-- Begin Material provided --

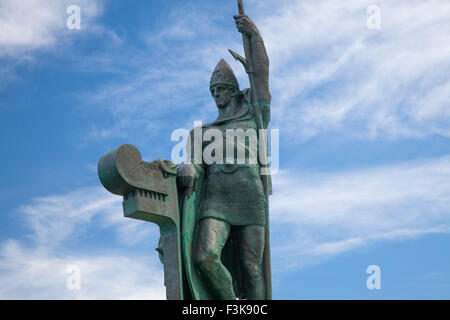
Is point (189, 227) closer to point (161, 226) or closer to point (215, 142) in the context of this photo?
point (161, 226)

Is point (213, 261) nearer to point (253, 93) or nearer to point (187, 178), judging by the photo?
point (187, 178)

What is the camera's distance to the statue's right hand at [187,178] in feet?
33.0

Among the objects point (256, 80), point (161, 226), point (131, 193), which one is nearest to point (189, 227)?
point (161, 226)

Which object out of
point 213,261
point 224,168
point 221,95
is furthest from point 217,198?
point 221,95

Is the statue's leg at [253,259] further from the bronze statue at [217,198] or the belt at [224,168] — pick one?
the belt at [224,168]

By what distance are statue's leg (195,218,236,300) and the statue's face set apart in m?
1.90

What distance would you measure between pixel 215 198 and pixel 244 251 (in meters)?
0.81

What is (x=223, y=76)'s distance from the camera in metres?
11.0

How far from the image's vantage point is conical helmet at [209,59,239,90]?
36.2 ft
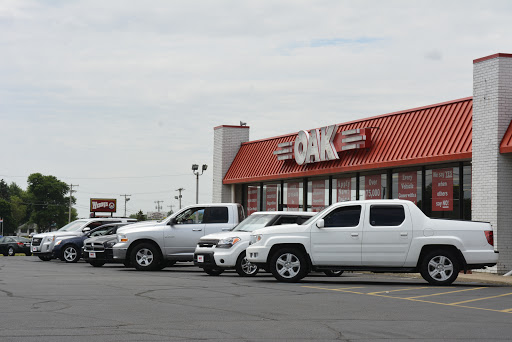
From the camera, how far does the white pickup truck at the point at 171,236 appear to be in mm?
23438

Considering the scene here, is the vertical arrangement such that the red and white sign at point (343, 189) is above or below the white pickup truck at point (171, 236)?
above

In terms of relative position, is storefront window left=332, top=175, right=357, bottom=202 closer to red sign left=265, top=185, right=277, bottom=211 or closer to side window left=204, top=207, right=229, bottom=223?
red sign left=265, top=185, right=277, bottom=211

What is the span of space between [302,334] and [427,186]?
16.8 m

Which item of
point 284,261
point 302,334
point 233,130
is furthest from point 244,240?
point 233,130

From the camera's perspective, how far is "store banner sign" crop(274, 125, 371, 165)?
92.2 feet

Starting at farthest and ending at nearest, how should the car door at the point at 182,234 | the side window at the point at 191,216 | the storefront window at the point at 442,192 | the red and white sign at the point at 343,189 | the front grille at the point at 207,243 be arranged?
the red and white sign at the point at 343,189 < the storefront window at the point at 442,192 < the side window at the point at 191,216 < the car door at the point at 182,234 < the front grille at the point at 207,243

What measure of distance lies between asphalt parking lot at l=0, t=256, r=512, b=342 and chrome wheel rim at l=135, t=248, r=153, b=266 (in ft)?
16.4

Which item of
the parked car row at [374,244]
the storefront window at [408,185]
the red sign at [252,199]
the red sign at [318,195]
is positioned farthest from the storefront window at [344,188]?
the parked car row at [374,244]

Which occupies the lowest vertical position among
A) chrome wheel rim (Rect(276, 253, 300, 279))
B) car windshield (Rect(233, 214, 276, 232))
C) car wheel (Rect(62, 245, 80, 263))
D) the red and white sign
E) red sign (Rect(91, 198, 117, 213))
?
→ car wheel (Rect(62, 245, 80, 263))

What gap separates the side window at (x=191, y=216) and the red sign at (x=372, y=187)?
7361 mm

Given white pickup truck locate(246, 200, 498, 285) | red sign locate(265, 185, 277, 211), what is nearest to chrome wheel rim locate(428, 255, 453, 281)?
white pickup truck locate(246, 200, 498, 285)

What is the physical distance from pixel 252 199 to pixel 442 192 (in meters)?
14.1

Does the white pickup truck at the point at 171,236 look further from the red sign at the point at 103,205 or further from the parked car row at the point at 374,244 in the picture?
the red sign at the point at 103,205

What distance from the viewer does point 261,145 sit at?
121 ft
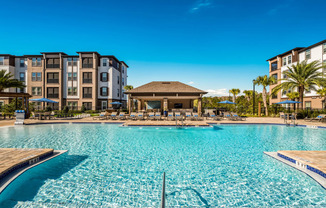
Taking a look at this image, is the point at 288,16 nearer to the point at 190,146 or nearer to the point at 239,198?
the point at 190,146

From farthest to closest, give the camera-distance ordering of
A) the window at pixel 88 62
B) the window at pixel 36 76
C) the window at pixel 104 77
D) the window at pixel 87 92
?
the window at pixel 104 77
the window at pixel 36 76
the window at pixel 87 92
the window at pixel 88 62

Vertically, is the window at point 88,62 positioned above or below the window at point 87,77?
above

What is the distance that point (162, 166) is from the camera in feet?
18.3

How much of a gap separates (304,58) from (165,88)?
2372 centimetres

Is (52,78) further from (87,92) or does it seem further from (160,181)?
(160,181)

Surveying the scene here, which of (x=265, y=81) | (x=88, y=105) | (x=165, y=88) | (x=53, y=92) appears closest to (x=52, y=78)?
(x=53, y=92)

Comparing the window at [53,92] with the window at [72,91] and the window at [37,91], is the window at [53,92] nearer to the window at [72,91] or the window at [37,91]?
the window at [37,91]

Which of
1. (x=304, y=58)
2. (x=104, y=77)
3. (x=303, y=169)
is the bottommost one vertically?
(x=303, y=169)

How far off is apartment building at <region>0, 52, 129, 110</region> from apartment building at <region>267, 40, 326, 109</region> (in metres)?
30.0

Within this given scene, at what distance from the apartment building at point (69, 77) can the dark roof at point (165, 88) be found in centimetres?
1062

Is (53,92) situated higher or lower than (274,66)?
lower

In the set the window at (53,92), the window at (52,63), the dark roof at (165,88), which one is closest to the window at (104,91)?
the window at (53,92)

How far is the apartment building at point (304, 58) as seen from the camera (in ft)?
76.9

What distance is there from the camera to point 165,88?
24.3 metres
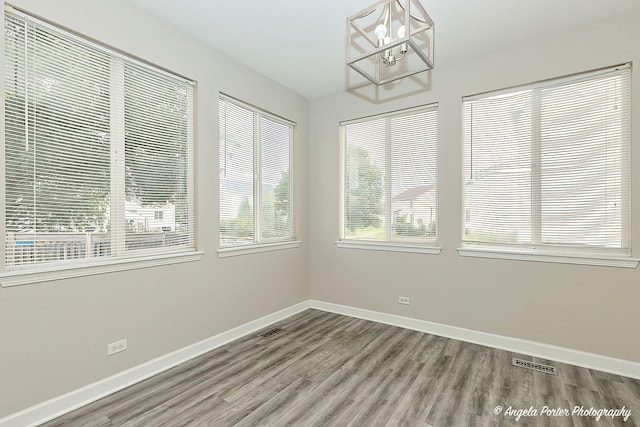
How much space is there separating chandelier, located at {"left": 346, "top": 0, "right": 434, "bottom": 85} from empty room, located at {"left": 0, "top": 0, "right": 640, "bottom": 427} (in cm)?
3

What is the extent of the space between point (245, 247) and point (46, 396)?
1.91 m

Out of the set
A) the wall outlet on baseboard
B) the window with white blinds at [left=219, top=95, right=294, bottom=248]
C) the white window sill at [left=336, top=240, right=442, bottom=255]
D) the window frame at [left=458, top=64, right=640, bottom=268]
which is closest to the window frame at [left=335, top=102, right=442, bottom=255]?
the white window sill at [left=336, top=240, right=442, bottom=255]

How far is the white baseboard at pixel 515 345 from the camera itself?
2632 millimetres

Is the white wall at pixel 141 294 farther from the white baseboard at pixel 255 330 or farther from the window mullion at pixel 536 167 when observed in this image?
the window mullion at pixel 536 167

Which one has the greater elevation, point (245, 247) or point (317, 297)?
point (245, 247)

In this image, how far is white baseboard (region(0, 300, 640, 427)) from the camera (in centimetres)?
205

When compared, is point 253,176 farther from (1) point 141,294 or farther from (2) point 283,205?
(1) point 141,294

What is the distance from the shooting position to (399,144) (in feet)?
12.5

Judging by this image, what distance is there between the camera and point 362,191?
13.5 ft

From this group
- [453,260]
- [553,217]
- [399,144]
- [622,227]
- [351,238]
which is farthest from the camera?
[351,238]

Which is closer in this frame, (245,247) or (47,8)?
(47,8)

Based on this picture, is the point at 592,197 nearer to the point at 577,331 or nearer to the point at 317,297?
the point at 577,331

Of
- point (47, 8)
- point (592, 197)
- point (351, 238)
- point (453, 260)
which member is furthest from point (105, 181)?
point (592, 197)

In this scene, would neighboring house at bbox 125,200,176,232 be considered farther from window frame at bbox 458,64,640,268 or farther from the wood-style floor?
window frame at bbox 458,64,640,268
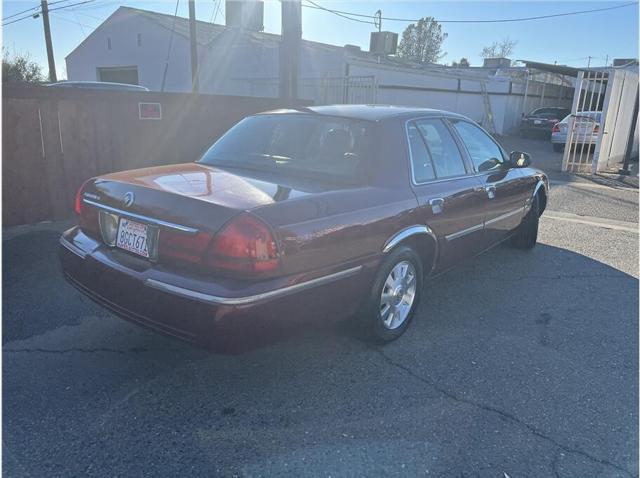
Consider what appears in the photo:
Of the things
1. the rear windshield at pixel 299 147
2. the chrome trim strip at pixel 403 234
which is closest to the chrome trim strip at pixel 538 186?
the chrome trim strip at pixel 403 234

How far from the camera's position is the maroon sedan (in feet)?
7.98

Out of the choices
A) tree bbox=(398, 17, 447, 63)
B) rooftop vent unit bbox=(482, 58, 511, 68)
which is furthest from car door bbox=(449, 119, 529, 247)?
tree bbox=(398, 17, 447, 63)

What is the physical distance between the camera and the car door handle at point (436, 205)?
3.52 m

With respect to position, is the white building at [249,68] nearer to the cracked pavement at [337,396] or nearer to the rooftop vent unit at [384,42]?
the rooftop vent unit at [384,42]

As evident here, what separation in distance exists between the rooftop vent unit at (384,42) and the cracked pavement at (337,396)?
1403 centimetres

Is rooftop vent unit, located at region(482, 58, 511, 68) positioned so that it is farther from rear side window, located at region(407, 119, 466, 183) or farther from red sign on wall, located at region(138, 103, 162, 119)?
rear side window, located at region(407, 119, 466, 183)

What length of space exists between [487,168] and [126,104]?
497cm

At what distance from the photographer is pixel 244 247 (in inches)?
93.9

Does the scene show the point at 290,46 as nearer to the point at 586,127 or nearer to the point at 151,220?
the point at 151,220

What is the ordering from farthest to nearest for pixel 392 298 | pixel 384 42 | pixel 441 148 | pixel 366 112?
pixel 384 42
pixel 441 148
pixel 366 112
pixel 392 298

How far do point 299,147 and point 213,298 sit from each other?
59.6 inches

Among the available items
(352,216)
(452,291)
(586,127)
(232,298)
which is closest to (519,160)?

-- End Material provided --

Copy out the items word for word from the line with "How far off" to the line with "2632 millimetres", including both of those lines, and leave the pictures out.

Response below
How far off is apartment building at <region>0, 52, 129, 110</region> from apartment building at <region>267, 40, 326, 109</region> (in metres)?
30.0

Within this given scene, at what distance from the apartment building at point (69, 77) can the dark roof at point (165, 88) be found in centimetres?
1062

Is (53,92) situated higher or lower than (274,66)?
lower

In the set the window at (53,92), the window at (52,63), the dark roof at (165,88), which one is closest to the window at (104,91)?
the window at (53,92)

How far is the apartment building at point (304, 58) as seen from the camera (in ft)?
76.9

What distance is there from the camera to point 165,88?
24.3 metres
How much space is there separating chandelier, located at {"left": 346, "top": 0, "right": 434, "bottom": 85} from empty room, located at {"left": 0, "top": 0, "right": 640, "bottom": 427} (in cm)?
3

What is the extent of the space between point (245, 247) and point (46, 396)?
1.91 m

Out of the set
A) the wall outlet on baseboard
B) the window with white blinds at [left=219, top=95, right=294, bottom=248]
C) the white window sill at [left=336, top=240, right=442, bottom=255]
D) the window frame at [left=458, top=64, right=640, bottom=268]
which is closest to the window frame at [left=335, top=102, right=442, bottom=255]?
the white window sill at [left=336, top=240, right=442, bottom=255]

How far is the white baseboard at pixel 515 345 from the camera itself?
2632 millimetres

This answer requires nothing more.